DockYard / elixir-mail

Build composable mail messages
405 stars 65 forks source link

Charset handling? #78

Open johnnyshields opened 6 years ago

johnnyshields commented 6 years ago

It looks like this library handles base64 etc. encoding of the mail but not the charset of decoded mail, for example ASCII, SHIFT-JIS, ISO-2022-JP, etc. (Please correct if I'm wrong)

Ruby's Mail gem handles this nicely, refer to [the

pick_encoding method](https://github.com/mikel/mail/blob/master/lib/mail/version_specific/ruby_1_9.rb#L186)

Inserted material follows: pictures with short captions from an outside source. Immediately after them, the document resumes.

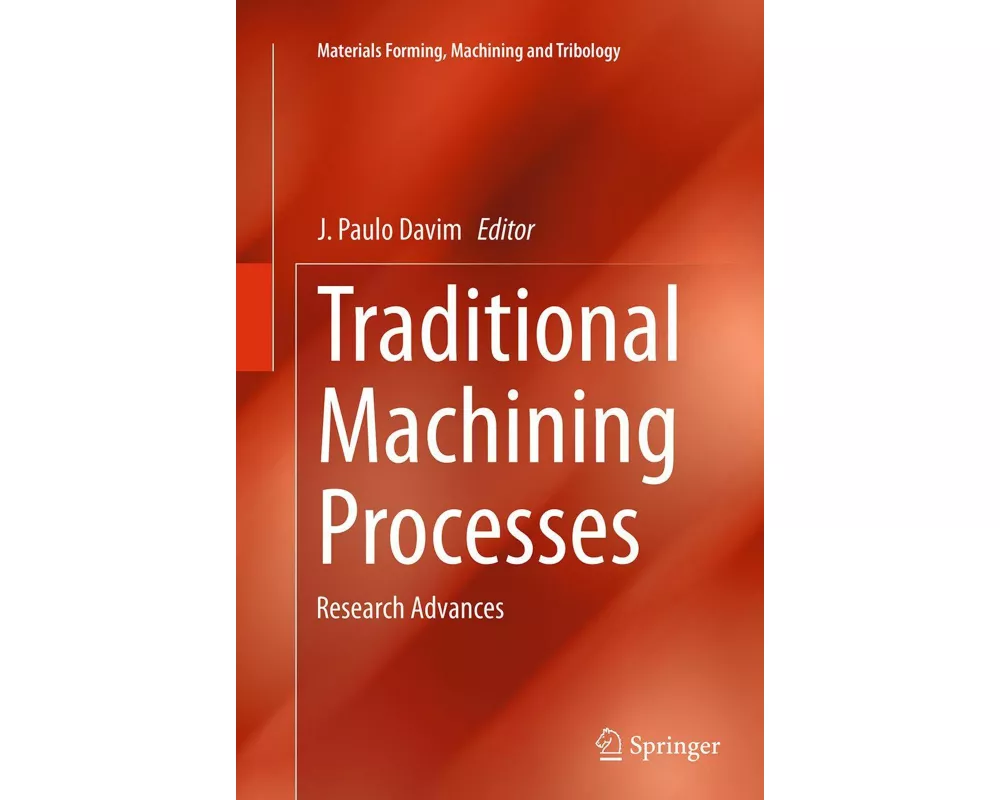 Traditional Machining Processes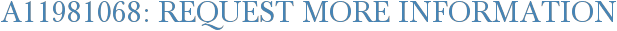 A11981068: Request More Information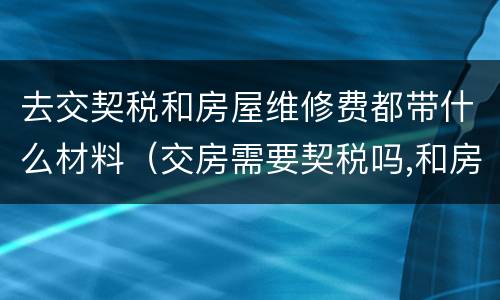去交契税和房屋维修费都带什么材料（交房需要契税吗,和房屋维修费吗?）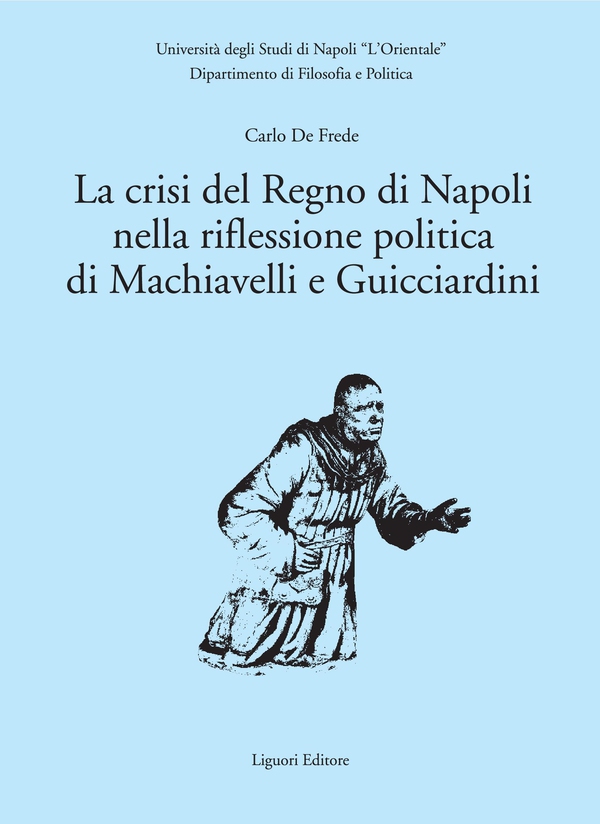 La crisi del Regno di Napoli nella riflessione politica di Machiavelli e Guicciardini - Librerie.coop La crisi del Regno di Napoli nella riflessione politica di Machiavelli e Guicciardini - Librerie.coop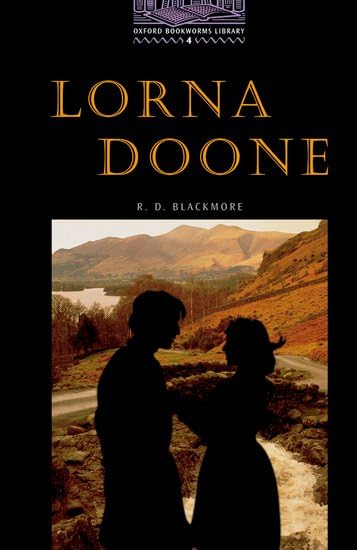 Oxford Bookworms 4. Lorna Doone Foreign Languages ​​& Dictionaries
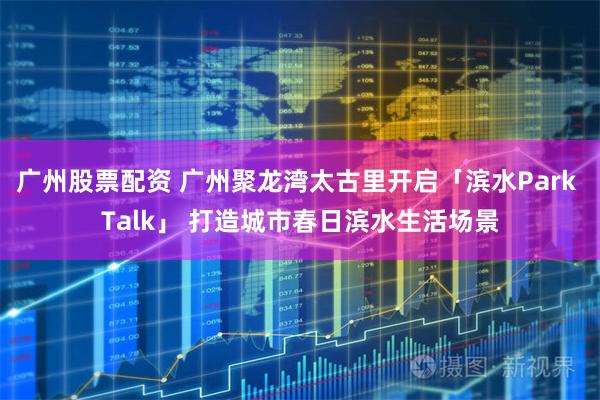 广州股票配资 广州聚龙湾太古里开启「滨水Park Talk」 打造城市春日滨水生活场景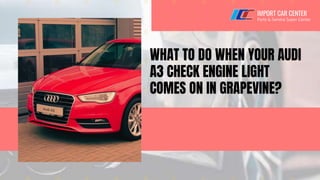 WHAT TO DO WHEN YOUR AUDI
A3 CHECK ENGINE LIGHT
COMES ON IN GRAPEVINE?
 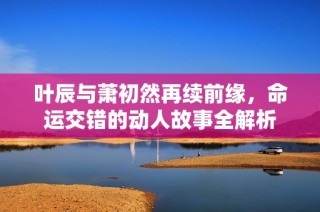 叶辰与萧初然再续前缘，命运交错的动人故事全解析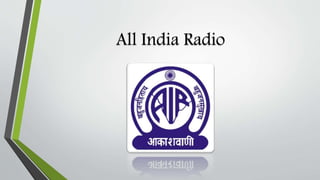 All India Radio
 
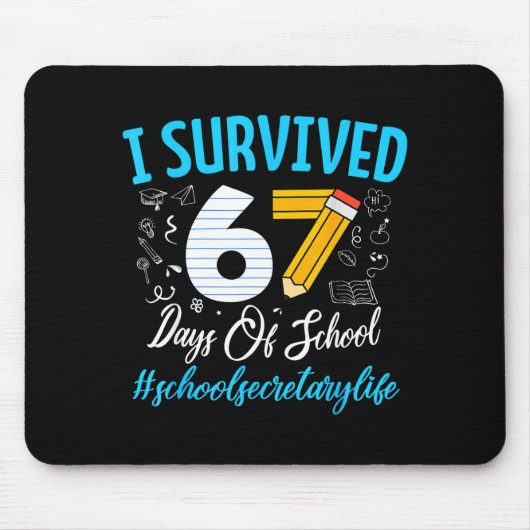 Secretary Survived 67 Days Of School Humor Design  Muismat (Voorkant)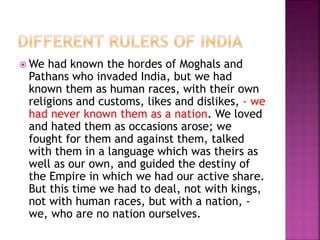  We had known the hordes of Moghals and
Pathans who invaded India, but we had
known them as human races, with their own
religions and customs, likes and dislikes, - we
had never known them as a nation. We loved
and hated them as occasions arose; we
fought for them and against them, talked
with them in a language which was theirs as
well as our own, and guided the destiny of
the Empire in which we had our active share.
But this time we had to deal, not with kings,
not with human races, but with a nation, -
we, who are no nation ourselves.
 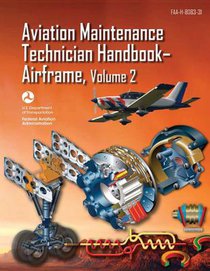 Aviation Maintenance Technician Handbook-Airframe - Volume 2 (FAA-H-8083-31)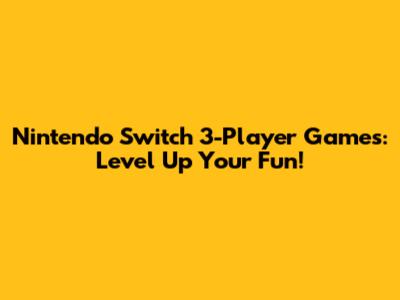 Nintendo Switch 3-Player Games: Level Up Your Fun!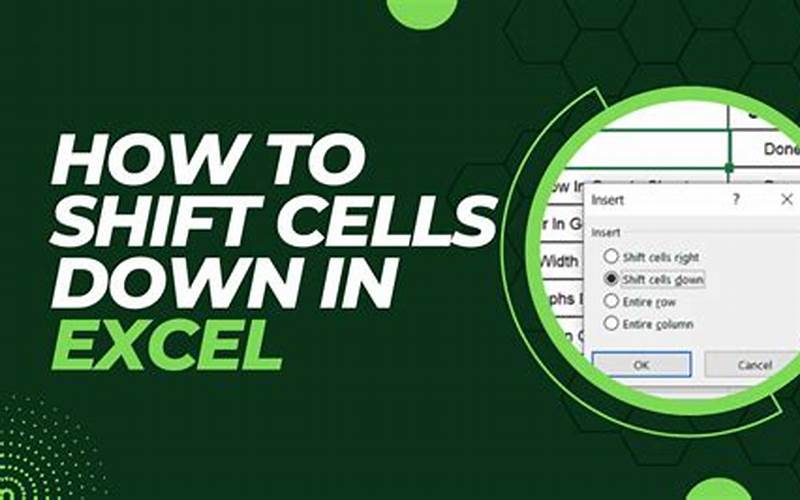 Excel Shift Cell Down Shortcut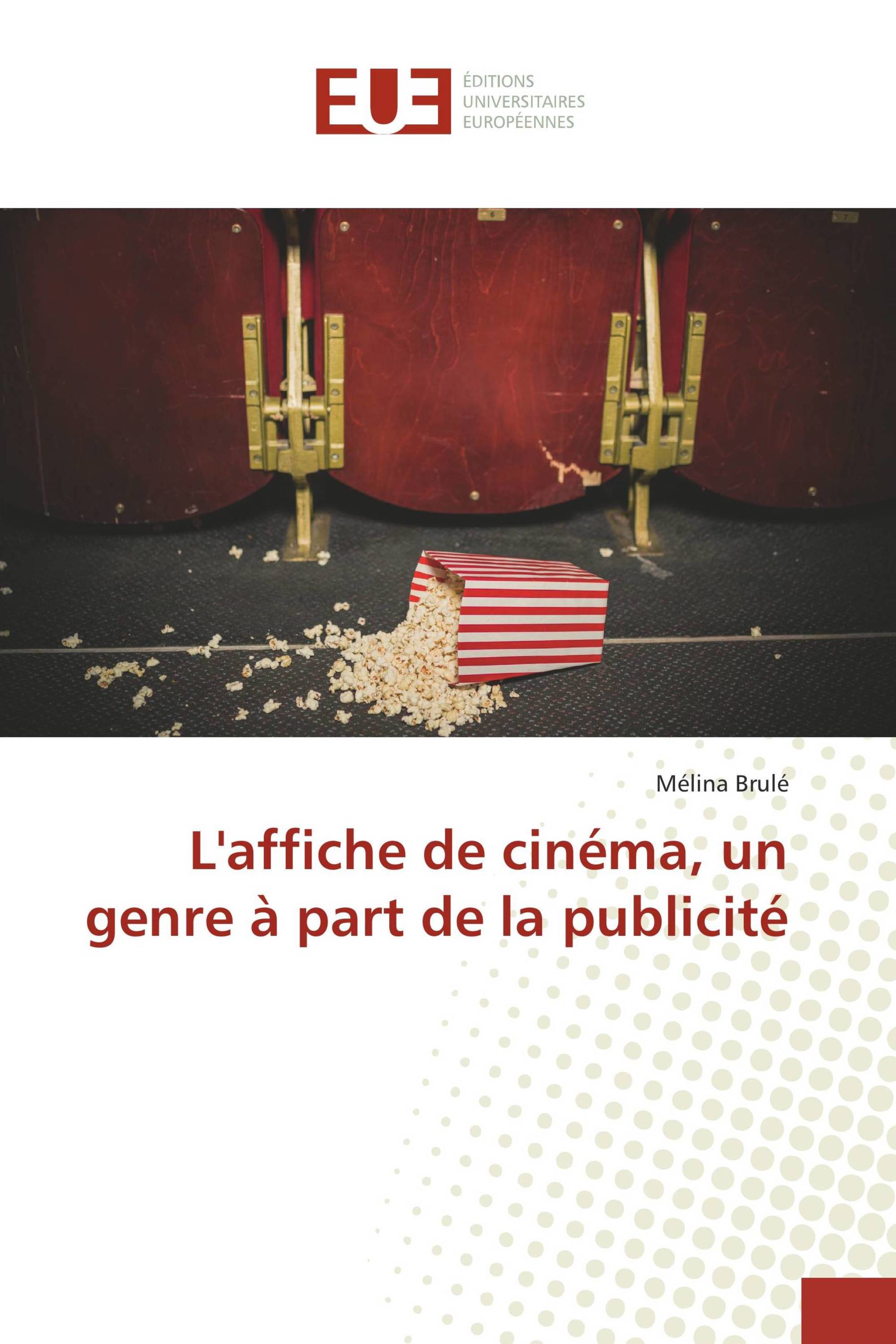 L'affiche de cinéma, un genre à part de la publicité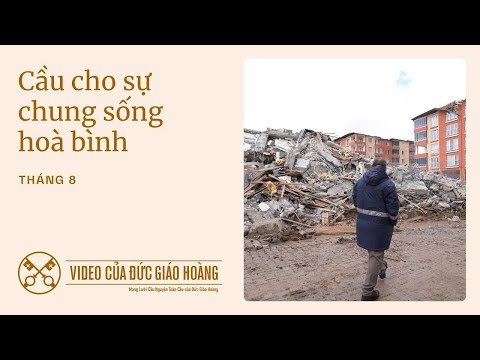 Ý cầu nguyện tháng 08/2025: Cầu nguyện cho sự chung sống hòa bình
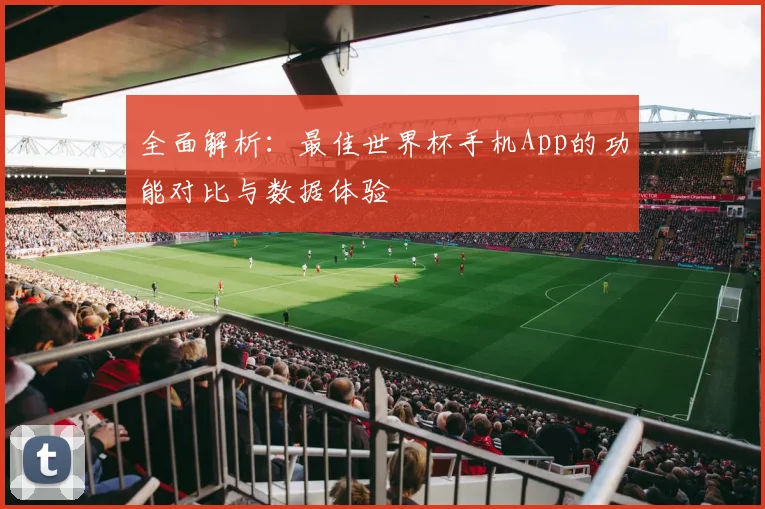 全面解析：最佳世界杯手机App的功能对比与数据体验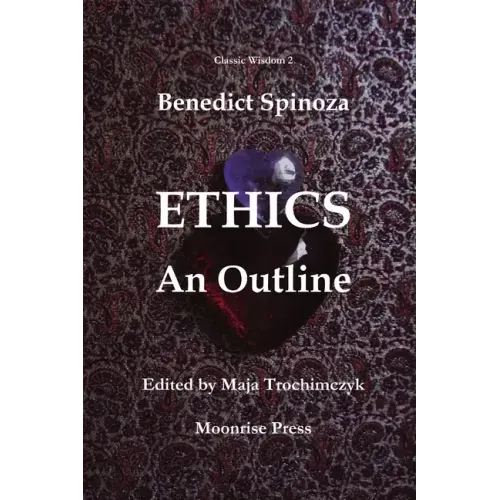 Ethics: An Outline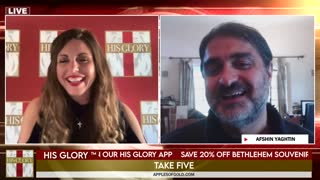 His Glory Presents: Take FiVe w/ Afshin Yaghtin of Apples of Gold and News Updates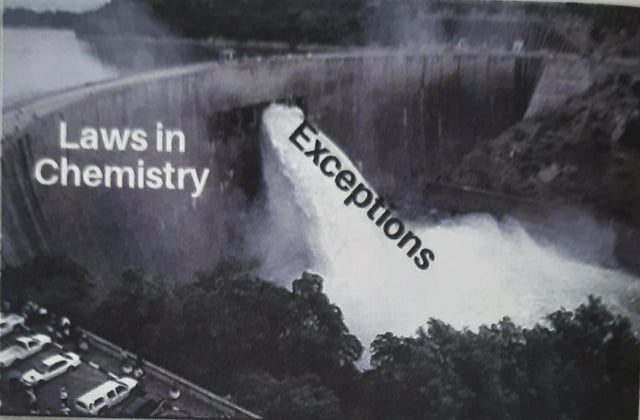 Meme of a dam labeled Laws in Chemistry with a massive water leak labeled Exceptions.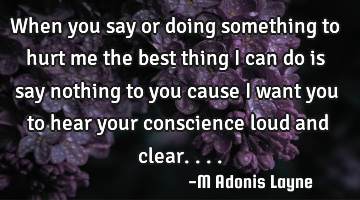 When you say or doing something to hurt me the best thing I can do is say nothing to you cause I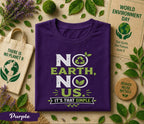 No Earth No Us It’s That Simple Shirt, World Environment Day Tee, Eco Friendly T Shirt, Save Planet Tee, Sustainability Gift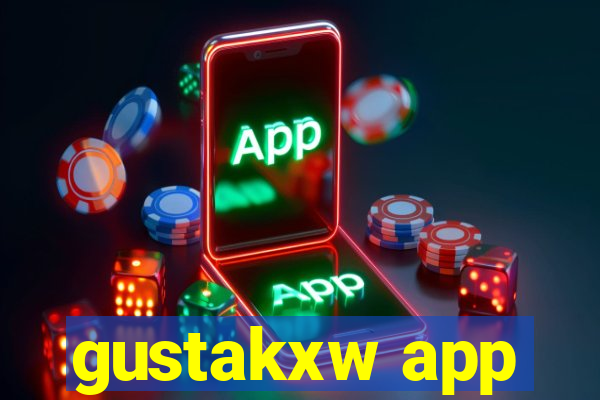 gustakxw app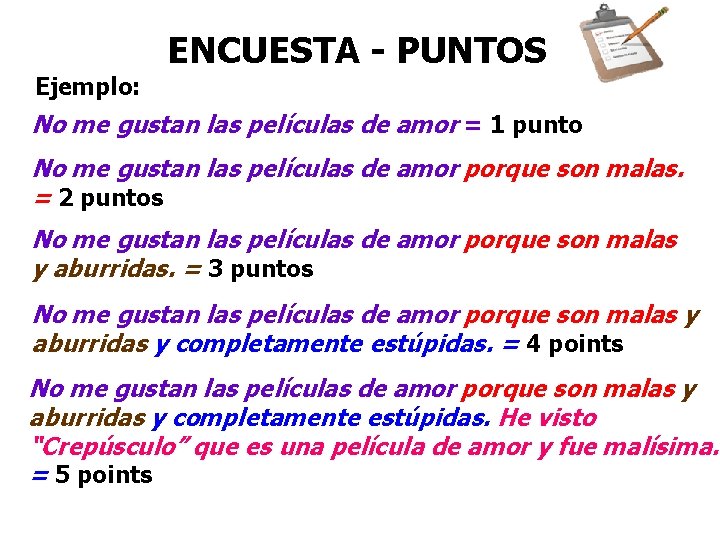 Ejemplo: ENCUESTA - PUNTOS No me gustan las películas de amor = 1 punto
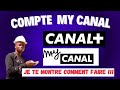 COMPTE MY CANAL AVEC SON TÉLÉPHONE EN 5 MIN Comment ça Marche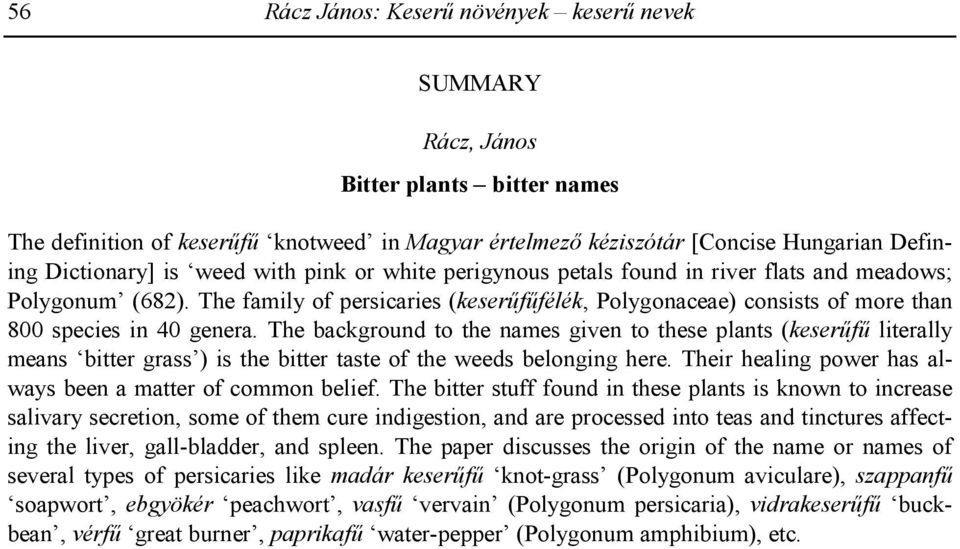 The background to the names given to these plants (keserf literally means bitter grass ) is the bitter taste of the weeds belonging here. Their healing power has always been a matter of common belief.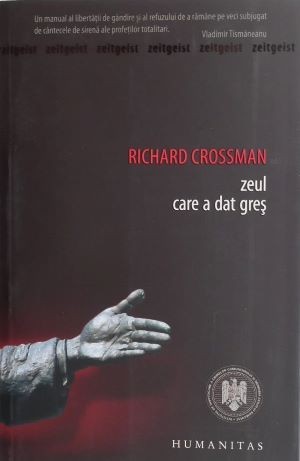 Zeul care a dat gres - Richard Crossman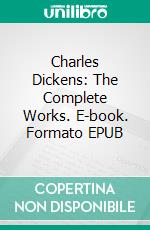 Charles Dickens: The Complete Works. E-book. Formato EPUB ebook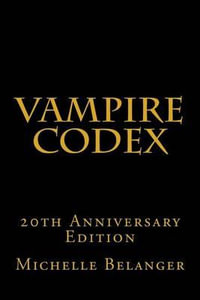 Vampire Codex : 20th Anniversary Edition - Michelle Belanger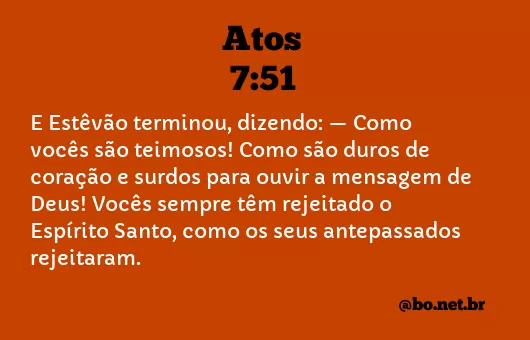 Atos 7:51 NTLH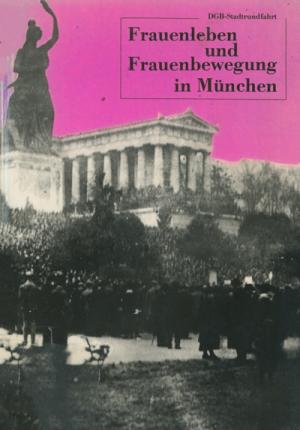 Volland Eva Maria - Frauenleben und Frauenbewegung in München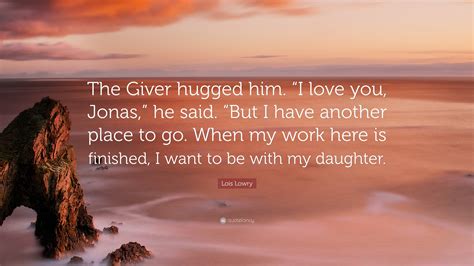 Lois Lowry Quote: “The Giver hugged him. “I love you, Jonas,” he said ...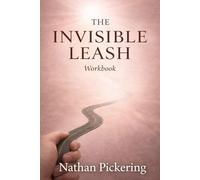 The Invisible Leash Work Book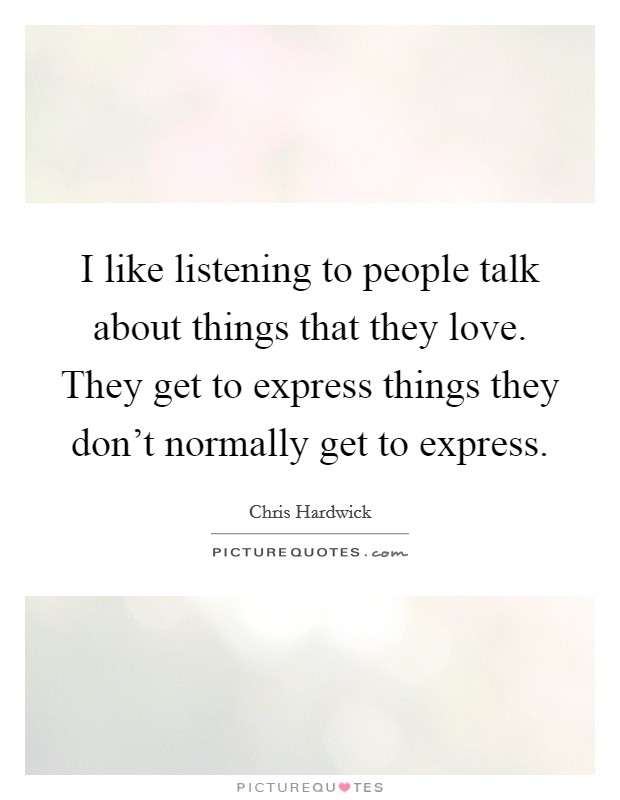 I like listening to people talk about things that they love. They get to express things they don't normally get to express. Picture Quote #1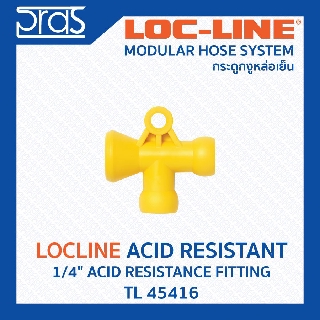 LOCLINE ล็อคไลน์ ระบบท่อกระดูกงู Acid Resistant ทนต่อสารเคมี 1/4" ACID RESISTANCE FITTING (TL 45416)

bcardarella commented 6 years ago

There are multiple encoders: https://github.com/DockYard/elixir-mail/tree/master/lib/mail/encoders

I'm open to adding additional encoders, or even better opening the API to allow for custom encoders

johnnyshields commented 5 years ago

FYI we ended up using Erlport to call this Ruby script as a way to ensure all mails are converted to UTF-8.

require 'mail'
require 'json'

def parse_body(body)
  message = Mail.new body
  build_mime_map({}, message).to_json
end

def build_mime_map(mime_map, message)
  type = extract_type(message)
  body = extract_body(message)

  mime_map[type] = (mime_map[type] || '') + body
  message.parts.reduce(mime_map, &method(:build_mime_map))
end

def extract_type(message)
  main_type = message.main_type || 'multipart'
  sub_type  = message.sub_type || 'alternative'
  "#{main_type}/#{sub_type}"
end

def extract_body(message)
  charset = message.charset
  encoding = charset ? Mail::RubyVer.pick_encoding(charset) : 'UTF-8'
  body = message.body.decoded.force_encoding(encoding)
  body.encode('UTF-8', invalid: :replace, undef: :replace)
end